(Stored data entries)
*** Begin section ***

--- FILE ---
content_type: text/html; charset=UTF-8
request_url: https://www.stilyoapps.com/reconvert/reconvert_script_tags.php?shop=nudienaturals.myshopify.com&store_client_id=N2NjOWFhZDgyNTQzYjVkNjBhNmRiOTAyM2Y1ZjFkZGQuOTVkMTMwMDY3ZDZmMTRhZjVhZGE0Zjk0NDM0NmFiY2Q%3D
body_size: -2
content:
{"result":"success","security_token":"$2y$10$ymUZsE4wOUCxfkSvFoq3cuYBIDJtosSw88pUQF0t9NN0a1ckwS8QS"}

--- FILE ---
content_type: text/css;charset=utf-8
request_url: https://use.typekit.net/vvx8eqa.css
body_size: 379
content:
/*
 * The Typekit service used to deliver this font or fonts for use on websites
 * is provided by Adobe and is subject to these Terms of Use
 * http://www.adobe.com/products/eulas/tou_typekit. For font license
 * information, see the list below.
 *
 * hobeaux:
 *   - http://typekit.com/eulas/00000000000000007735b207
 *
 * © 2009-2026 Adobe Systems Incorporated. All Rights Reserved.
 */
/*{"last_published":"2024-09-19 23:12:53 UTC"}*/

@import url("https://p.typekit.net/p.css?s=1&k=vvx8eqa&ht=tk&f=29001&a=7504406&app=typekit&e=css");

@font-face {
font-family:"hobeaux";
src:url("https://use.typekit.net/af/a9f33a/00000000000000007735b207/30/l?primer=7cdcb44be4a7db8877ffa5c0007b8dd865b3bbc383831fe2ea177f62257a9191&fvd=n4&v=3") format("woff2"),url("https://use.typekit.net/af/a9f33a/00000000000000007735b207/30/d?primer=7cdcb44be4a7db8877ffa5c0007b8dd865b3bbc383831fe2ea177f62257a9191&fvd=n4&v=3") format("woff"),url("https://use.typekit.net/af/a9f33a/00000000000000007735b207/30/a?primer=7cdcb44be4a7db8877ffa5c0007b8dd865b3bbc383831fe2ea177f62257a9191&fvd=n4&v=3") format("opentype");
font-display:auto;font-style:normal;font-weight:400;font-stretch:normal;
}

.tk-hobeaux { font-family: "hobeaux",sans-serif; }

*** End section ***

Task goal -> All lines of the records above with the word "font" in them are to be copied.

Expected output ->
 * The Typekit service used to deliver this font or fonts for use on websites
 * http://www.adobe.com/products/eulas/tou_typekit. For font license
@font-face {
font-family:"hobeaux";
font-display:auto;font-style:normal;font-weight:400;font-stretch:normal;
.tk-hobeaux { font-family: "hobeaux",sans-serif; }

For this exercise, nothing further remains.